* start Exercise input *
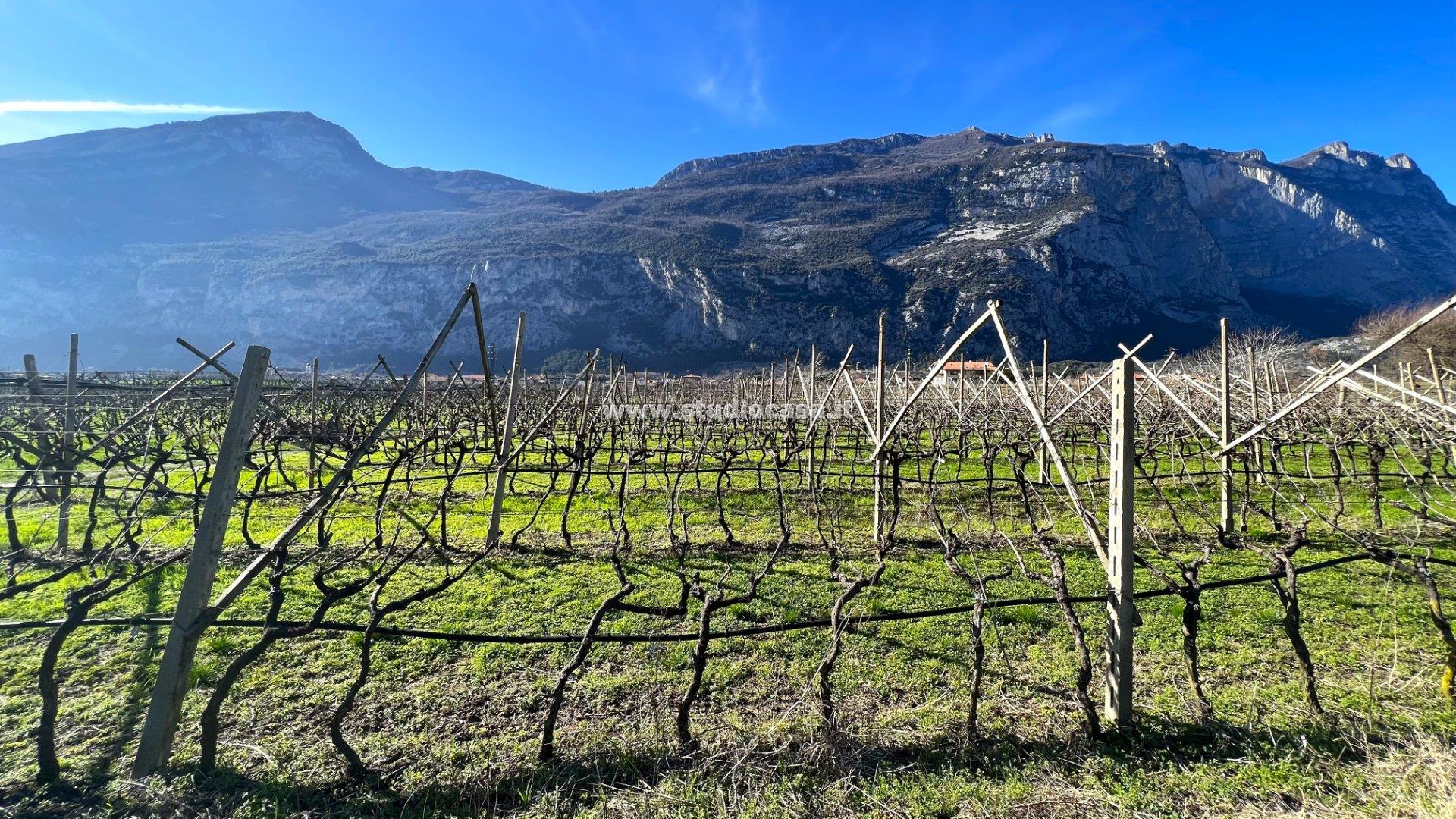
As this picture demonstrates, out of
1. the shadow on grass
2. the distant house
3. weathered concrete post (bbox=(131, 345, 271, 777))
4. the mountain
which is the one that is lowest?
the shadow on grass

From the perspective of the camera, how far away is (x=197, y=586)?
273cm

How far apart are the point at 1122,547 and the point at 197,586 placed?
14.9 feet

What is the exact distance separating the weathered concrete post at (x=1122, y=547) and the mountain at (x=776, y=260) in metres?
68.7

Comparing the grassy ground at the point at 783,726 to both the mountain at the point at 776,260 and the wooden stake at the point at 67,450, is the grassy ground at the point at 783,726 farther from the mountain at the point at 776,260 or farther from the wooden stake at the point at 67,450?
the mountain at the point at 776,260

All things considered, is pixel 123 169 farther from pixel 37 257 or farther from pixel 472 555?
pixel 472 555

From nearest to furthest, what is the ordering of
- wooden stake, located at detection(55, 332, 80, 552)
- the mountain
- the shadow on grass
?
the shadow on grass < wooden stake, located at detection(55, 332, 80, 552) < the mountain

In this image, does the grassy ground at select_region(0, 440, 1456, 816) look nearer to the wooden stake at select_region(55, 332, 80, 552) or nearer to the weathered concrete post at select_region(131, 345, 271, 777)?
the weathered concrete post at select_region(131, 345, 271, 777)

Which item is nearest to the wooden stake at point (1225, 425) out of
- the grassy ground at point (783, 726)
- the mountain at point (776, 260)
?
the grassy ground at point (783, 726)

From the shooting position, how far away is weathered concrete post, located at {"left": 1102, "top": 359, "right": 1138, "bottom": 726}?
3.05m

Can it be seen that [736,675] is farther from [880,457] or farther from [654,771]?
[880,457]

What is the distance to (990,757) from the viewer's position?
3.14 meters

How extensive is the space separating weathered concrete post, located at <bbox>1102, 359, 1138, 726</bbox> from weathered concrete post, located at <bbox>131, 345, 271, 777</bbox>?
164 inches

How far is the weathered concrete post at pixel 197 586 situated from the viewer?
8.82ft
* end Exercise input *
## Problem to work on
Update the material above by replacing "viewer" with "observer" everywhere it appears, leaving everything else unchanged. Do not include the pictures in your answer.

## Result of the task
As this picture demonstrates, out of
1. the shadow on grass
2. the distant house
3. weathered concrete post (bbox=(131, 345, 271, 777))
4. the mountain
which is the one that is lowest?
the shadow on grass

From the perspective of the camera, how far away is (x=197, y=586)?
273cm

How far apart are the point at 1122,547 and the point at 197,586 placed?
14.9 feet

What is the exact distance separating the weathered concrete post at (x=1122, y=547) and the mountain at (x=776, y=260) in metres?
68.7

Comparing the grassy ground at the point at 783,726 to both the mountain at the point at 776,260 and the wooden stake at the point at 67,450, is the grassy ground at the point at 783,726 farther from the mountain at the point at 776,260 or farther from the wooden stake at the point at 67,450?
the mountain at the point at 776,260

All things considered, is pixel 123 169 farther from pixel 37 257 or farther from pixel 472 555?
pixel 472 555

From nearest to furthest, what is the ordering of
- wooden stake, located at detection(55, 332, 80, 552)
- the mountain
- the shadow on grass
?
the shadow on grass < wooden stake, located at detection(55, 332, 80, 552) < the mountain

In this image, does the grassy ground at select_region(0, 440, 1456, 816) look nearer to the wooden stake at select_region(55, 332, 80, 552) or nearer to the weathered concrete post at select_region(131, 345, 271, 777)?
the weathered concrete post at select_region(131, 345, 271, 777)

Which item is nearest to the wooden stake at point (1225, 425) out of
- the grassy ground at point (783, 726)
- the mountain at point (776, 260)
?
the grassy ground at point (783, 726)

From the shooting position, how far away is weathered concrete post, located at {"left": 1102, "top": 359, "right": 1138, "bottom": 726}?
3.05m

Can it be seen that [736,675] is farther from [880,457] or farther from [654,771]?
[880,457]

What is the distance to (990,757) from the observer's position?
3.14 meters

How extensive is the space separating weathered concrete post, located at <bbox>1102, 359, 1138, 726</bbox> from weathered concrete post, located at <bbox>131, 345, 271, 777</bbox>?
164 inches

How far is the weathered concrete post at pixel 197 586 situated from the observer?
8.82ft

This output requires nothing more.